Hylaeus annularis auct.
Description and notes
Previously known as Hylaeus annularis (Kirby, 1802) - see recent name changes. British representatives of the subgenus Lambdopsis are restricted to Hylaeus dilatatus and H. annularis (formerly H. spilotus).The females of both differ from other British Hylaeus in the reduced, circular (not wedge-shaped or linear) paraocular markings; the males have greatly dilated, yellow and black-marked, sub-rectangular antennal scapes (easily visible to the naked eye).
Widely distributed, though local, in southern England; the range extends north to the Midlands (Leicestershire). In Wales, only recorded from South Glamorgan (Hallett 1927). There are no records from Scotland, Ireland or the Channel Islands. The species is found throughout Europe and east to Anatolia and the Caucasus (Koster 1986).
Status (in Britain only)
The bee is not regarded as scarce or being threatened.
The species is often locally common on calcareous grassland, but has been reported from coastal sites, fens and open woodland.
Univoltine; early June to late August or early September. As with all British Hylaeus, the females are often long lived (the males having a considerably shorter adult life).
Polylectic, with records from the following families: Apiaceae, Asteraceae, Boraginaceae, Brassicaceae, Campanulaceae, Crassulaceae, Rosaceae and Lamiaceae (Westrich 1989).

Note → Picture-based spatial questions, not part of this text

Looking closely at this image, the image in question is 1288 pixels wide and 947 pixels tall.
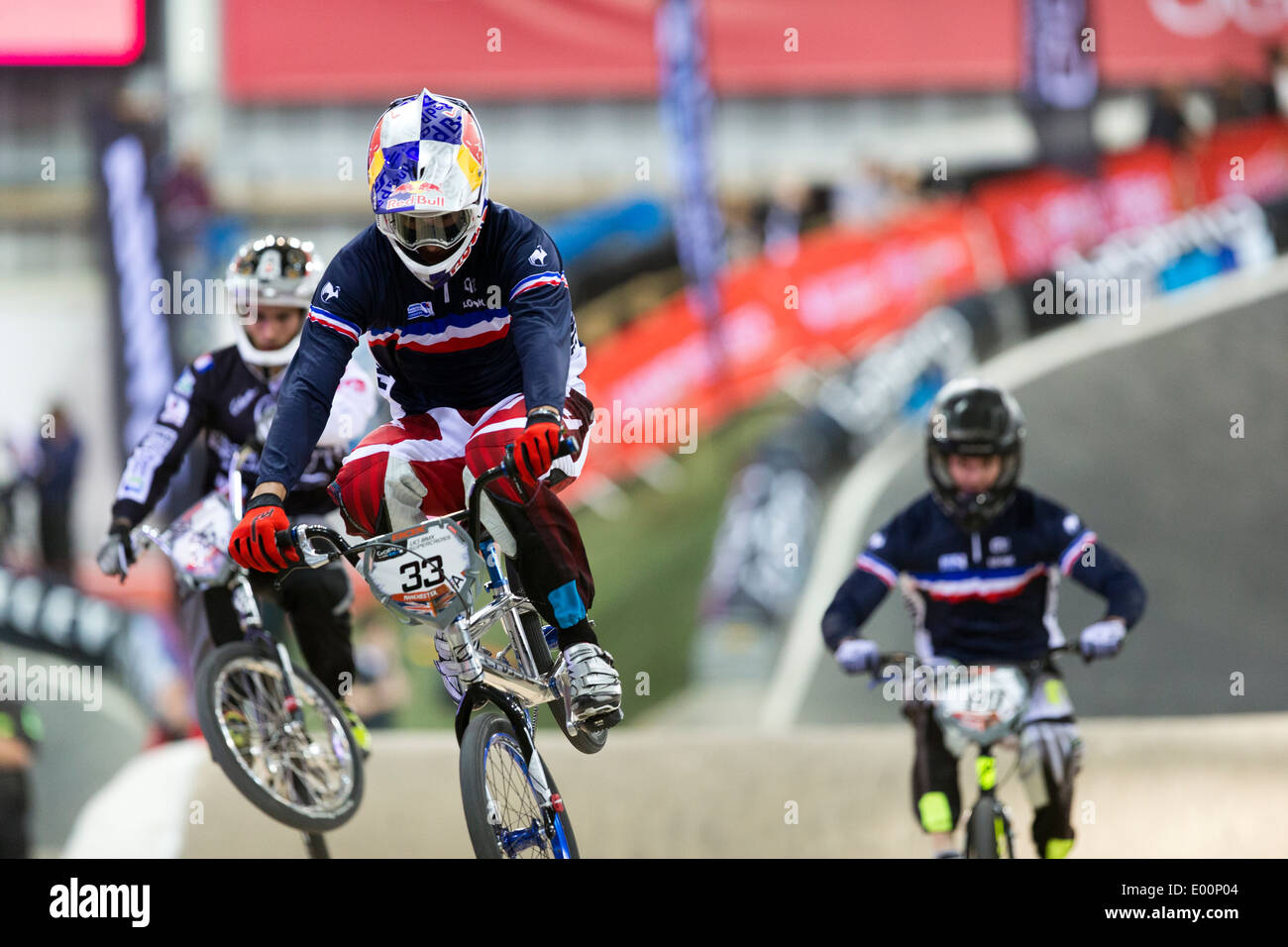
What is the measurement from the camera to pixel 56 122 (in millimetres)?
11102

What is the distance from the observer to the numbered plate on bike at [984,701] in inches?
207

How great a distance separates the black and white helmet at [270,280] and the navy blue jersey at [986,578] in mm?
2232

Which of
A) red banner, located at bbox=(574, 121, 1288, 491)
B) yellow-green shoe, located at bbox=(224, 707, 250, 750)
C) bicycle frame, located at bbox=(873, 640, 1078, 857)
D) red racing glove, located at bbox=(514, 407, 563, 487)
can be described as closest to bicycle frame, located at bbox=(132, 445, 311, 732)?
yellow-green shoe, located at bbox=(224, 707, 250, 750)

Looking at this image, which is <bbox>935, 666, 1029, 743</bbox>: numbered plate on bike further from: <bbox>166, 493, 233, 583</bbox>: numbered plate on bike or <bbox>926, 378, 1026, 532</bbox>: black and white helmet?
<bbox>166, 493, 233, 583</bbox>: numbered plate on bike

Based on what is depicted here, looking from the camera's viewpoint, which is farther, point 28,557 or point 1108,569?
point 28,557

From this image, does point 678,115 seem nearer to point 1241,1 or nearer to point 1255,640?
point 1241,1

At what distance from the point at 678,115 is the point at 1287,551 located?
5253 millimetres

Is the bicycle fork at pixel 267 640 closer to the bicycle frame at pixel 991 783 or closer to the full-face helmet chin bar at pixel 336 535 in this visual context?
the full-face helmet chin bar at pixel 336 535

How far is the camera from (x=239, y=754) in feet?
17.3

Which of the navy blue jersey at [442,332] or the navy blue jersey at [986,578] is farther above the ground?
the navy blue jersey at [442,332]

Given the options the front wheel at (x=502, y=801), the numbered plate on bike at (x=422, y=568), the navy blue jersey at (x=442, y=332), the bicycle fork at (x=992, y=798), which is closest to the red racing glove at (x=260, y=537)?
the navy blue jersey at (x=442, y=332)

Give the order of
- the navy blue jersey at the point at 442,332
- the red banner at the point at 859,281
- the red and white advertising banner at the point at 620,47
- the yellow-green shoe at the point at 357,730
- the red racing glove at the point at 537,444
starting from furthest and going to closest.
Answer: the red banner at the point at 859,281
the red and white advertising banner at the point at 620,47
the yellow-green shoe at the point at 357,730
the navy blue jersey at the point at 442,332
the red racing glove at the point at 537,444

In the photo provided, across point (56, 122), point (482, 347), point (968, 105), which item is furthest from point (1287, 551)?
point (56, 122)
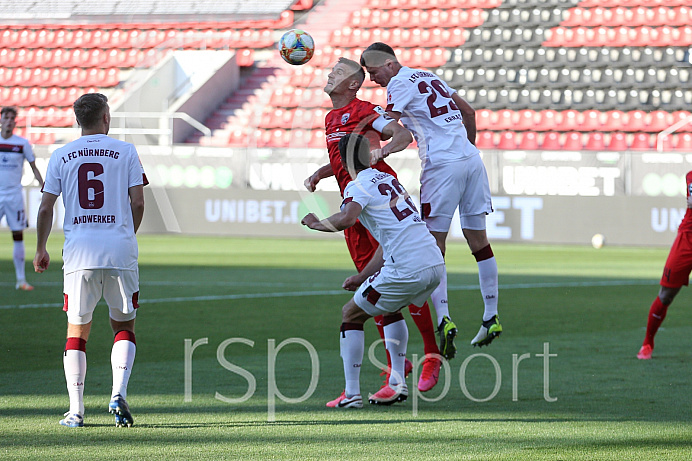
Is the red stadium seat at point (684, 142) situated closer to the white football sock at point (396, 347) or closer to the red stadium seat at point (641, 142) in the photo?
the red stadium seat at point (641, 142)

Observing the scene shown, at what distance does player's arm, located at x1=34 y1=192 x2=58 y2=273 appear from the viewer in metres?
5.89

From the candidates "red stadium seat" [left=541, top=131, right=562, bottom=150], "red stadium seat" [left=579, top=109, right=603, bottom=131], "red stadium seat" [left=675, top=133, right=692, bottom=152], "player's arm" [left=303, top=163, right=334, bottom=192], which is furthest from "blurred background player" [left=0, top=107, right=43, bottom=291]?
"red stadium seat" [left=579, top=109, right=603, bottom=131]

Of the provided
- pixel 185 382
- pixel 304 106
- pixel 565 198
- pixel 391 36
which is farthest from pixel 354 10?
pixel 185 382

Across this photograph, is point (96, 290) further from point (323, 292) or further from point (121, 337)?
point (323, 292)

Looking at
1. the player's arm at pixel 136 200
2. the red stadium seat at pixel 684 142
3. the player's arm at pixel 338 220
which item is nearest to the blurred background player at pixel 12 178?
the player's arm at pixel 136 200

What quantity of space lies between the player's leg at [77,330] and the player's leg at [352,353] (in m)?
1.53

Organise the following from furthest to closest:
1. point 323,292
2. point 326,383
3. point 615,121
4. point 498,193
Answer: point 615,121, point 498,193, point 323,292, point 326,383

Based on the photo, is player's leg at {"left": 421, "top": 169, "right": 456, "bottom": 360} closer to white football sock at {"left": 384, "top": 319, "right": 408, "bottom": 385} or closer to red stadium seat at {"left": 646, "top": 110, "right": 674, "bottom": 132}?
white football sock at {"left": 384, "top": 319, "right": 408, "bottom": 385}

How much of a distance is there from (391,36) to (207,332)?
22171 millimetres

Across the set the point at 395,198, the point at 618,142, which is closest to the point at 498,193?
the point at 618,142

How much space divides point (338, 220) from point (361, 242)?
1332mm

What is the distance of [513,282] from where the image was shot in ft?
50.7

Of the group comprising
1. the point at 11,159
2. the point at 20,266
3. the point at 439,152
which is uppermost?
the point at 11,159

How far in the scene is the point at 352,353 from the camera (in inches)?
257
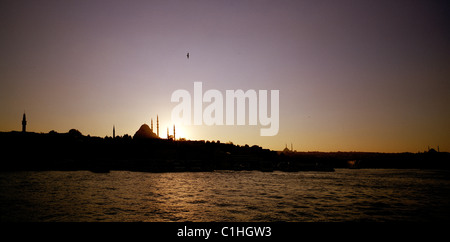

The species has been reared on several occasions from burrows in dead bramble and rose stems in which the pith has been exposed (pers. obs.). There are additional records from other dead stems such as dock and mugwort (Smith 1876; Peeters, Raemakers, & Smit 1999, respectively). O W Richards (1930) observed the bee nesting in burrows in rotten fence posts.
Bramble (Rubus fruticosus agg.), cinquefoil (Potentilla sp.), common fleabane (Pulicaria dysenterica), creeping thistle (Cirsium arvense), field bindweed (Convolvulus arvensis), hogweed (Heracleum sphondylium), pale toadflax (Linaria repens), sea spurge (Euphorbia paralias), wild carrot (Daucus carota) and yarrow (Achillea millefolium).
The gasteruptiid wasp Gasteruption assectator has been reared from nests of H. dilatatus in mainland Europe (Höpper 1904) and may parasitise this species in Britain.